* _PROBLEM STATEMENT_
Locate each line in the records below that contains the string "fabric" and copy those lines. Treat the search as case-sensitive.

Spatial question entries:
★ ★ ★

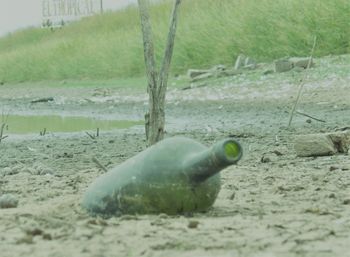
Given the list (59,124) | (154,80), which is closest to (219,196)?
(154,80)

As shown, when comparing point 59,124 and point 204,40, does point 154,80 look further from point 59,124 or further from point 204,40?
point 204,40

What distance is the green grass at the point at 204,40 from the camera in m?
17.9

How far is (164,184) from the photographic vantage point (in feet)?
14.7

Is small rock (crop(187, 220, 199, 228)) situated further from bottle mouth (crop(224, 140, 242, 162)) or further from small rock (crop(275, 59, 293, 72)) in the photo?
small rock (crop(275, 59, 293, 72))

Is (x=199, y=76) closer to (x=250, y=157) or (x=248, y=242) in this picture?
(x=250, y=157)

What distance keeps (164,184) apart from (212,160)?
30 centimetres

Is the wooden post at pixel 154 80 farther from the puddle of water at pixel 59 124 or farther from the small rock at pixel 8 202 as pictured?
the puddle of water at pixel 59 124

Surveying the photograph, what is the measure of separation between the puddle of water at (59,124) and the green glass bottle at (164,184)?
22.8 ft

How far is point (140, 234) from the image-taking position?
3.80m

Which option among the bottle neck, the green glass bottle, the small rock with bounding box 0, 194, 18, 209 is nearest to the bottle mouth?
the bottle neck

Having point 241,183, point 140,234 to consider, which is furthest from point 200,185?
point 241,183

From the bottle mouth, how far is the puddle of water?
7.38m

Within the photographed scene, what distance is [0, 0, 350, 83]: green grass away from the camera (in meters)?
17.9

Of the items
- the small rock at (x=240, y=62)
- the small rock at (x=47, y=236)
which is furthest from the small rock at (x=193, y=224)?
the small rock at (x=240, y=62)
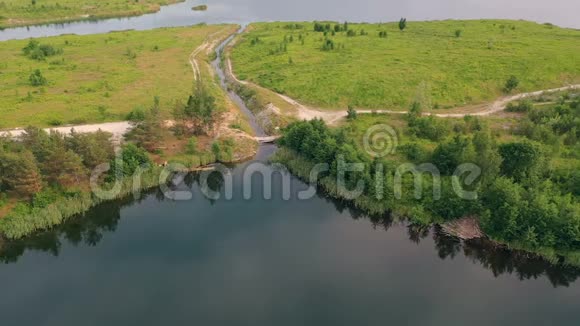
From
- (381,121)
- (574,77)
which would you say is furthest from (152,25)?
(574,77)

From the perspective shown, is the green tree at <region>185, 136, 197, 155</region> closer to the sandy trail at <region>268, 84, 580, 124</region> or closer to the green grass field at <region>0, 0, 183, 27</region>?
the sandy trail at <region>268, 84, 580, 124</region>

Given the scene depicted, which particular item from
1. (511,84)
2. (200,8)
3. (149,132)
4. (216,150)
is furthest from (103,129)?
(200,8)

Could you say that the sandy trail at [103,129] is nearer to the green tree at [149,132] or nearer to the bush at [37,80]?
the green tree at [149,132]

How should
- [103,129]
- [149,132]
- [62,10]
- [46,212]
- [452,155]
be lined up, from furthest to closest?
1. [62,10]
2. [103,129]
3. [149,132]
4. [452,155]
5. [46,212]

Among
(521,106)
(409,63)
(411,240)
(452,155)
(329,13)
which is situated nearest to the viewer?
(411,240)

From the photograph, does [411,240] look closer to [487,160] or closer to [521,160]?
[487,160]

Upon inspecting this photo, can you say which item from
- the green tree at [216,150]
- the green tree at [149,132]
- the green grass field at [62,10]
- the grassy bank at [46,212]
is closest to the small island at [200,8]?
the green grass field at [62,10]
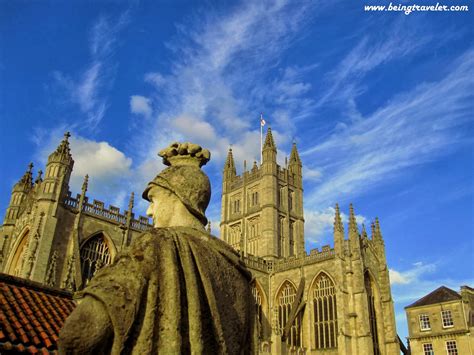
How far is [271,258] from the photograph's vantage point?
37406 millimetres

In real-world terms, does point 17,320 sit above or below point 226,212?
below

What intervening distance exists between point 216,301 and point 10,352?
415 cm

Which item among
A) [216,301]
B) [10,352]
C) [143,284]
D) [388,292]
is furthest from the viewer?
[388,292]

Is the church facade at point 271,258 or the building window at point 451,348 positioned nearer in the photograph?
the church facade at point 271,258

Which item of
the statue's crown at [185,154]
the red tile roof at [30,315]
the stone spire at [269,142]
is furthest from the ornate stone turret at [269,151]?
the statue's crown at [185,154]

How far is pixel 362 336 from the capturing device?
2666cm

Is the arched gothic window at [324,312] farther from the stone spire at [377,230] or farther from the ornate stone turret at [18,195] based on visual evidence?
the ornate stone turret at [18,195]

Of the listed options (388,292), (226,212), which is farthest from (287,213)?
(388,292)

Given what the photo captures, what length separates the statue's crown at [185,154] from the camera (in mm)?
2555

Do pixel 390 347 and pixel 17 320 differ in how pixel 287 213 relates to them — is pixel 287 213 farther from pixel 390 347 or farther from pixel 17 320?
pixel 17 320

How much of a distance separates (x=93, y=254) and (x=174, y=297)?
23.7 m

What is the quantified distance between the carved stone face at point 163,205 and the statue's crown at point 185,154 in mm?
215

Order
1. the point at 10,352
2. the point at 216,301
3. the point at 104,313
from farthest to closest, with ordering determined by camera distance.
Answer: the point at 10,352, the point at 216,301, the point at 104,313

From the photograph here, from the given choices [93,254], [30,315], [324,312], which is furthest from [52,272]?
[324,312]
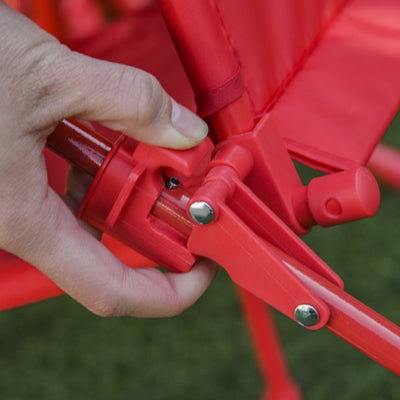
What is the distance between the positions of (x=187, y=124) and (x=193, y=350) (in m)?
1.04

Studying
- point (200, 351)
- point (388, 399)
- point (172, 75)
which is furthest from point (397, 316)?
point (172, 75)

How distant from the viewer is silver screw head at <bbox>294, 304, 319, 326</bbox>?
575 mm

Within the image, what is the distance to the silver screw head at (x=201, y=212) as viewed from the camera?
0.56m

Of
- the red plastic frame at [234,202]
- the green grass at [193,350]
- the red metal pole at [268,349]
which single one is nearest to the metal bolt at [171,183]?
the red plastic frame at [234,202]

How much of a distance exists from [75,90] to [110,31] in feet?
1.79

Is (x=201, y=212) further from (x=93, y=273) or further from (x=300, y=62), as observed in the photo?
(x=300, y=62)

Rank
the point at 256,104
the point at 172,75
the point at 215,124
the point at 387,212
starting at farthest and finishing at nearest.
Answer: the point at 387,212 < the point at 172,75 < the point at 256,104 < the point at 215,124

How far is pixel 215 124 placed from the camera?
651 millimetres

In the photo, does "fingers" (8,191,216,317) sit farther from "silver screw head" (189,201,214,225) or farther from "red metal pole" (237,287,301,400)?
"red metal pole" (237,287,301,400)

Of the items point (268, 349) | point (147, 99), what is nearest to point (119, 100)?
point (147, 99)

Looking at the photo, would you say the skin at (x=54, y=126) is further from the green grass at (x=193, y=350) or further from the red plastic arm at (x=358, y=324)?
the green grass at (x=193, y=350)

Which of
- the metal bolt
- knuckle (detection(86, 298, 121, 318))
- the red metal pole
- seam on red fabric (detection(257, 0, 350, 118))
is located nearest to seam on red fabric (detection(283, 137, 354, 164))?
seam on red fabric (detection(257, 0, 350, 118))

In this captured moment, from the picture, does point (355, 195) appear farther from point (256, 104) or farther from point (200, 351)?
point (200, 351)

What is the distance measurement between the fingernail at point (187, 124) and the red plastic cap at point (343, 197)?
0.13 meters
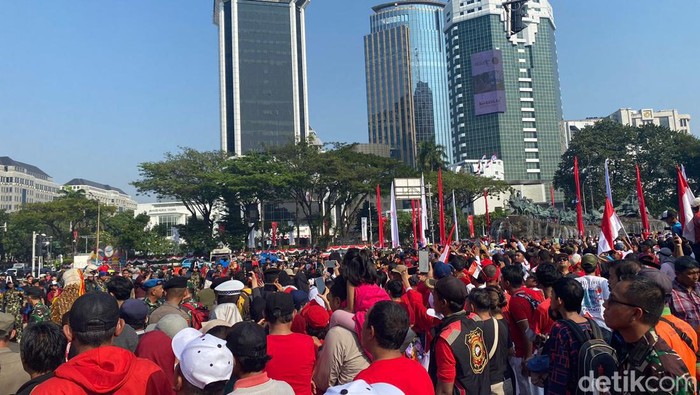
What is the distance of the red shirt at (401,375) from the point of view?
→ 2666 mm

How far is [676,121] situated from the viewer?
408 feet

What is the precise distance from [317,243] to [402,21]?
4204 inches

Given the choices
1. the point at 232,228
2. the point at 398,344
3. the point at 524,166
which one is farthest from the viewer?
the point at 524,166

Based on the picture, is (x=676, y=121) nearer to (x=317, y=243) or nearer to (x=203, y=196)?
(x=317, y=243)

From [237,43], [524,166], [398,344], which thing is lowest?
[398,344]

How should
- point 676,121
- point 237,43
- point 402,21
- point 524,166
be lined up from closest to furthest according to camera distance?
point 237,43
point 524,166
point 676,121
point 402,21

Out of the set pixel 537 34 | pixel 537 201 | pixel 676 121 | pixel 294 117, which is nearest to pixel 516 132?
pixel 537 201

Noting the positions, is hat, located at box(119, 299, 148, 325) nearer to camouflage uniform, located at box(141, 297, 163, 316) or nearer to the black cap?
the black cap

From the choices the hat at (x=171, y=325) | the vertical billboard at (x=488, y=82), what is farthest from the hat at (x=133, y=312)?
the vertical billboard at (x=488, y=82)

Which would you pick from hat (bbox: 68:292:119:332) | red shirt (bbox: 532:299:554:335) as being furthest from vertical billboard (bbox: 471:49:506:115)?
hat (bbox: 68:292:119:332)

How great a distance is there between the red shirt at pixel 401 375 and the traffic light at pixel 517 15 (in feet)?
335

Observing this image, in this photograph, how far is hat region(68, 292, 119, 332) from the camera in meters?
2.86

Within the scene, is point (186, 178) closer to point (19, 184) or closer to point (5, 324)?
point (5, 324)

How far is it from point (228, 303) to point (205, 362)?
314cm
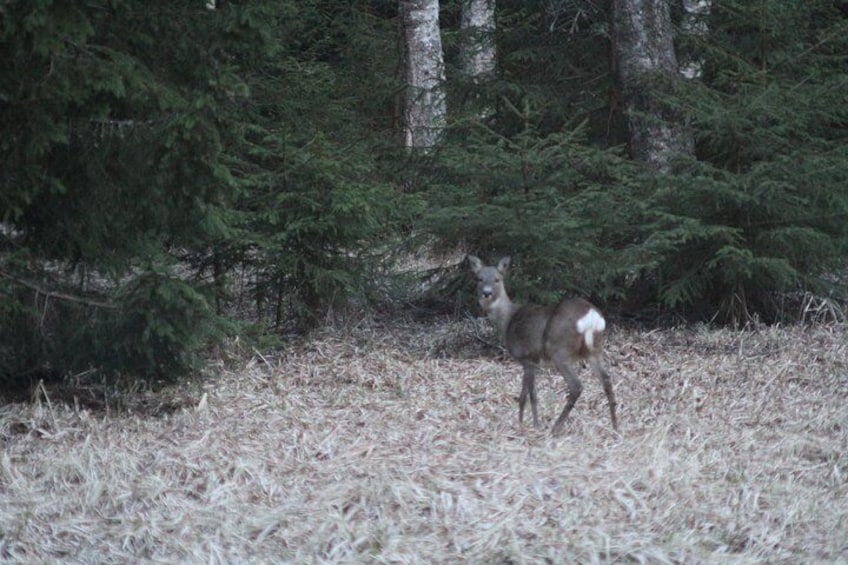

★ ★ ★

* _REPLY TO THE TASK_
- seam on red fabric (detection(257, 0, 350, 118))
is located nearest to seam on red fabric (detection(283, 137, 354, 164))?
seam on red fabric (detection(257, 0, 350, 118))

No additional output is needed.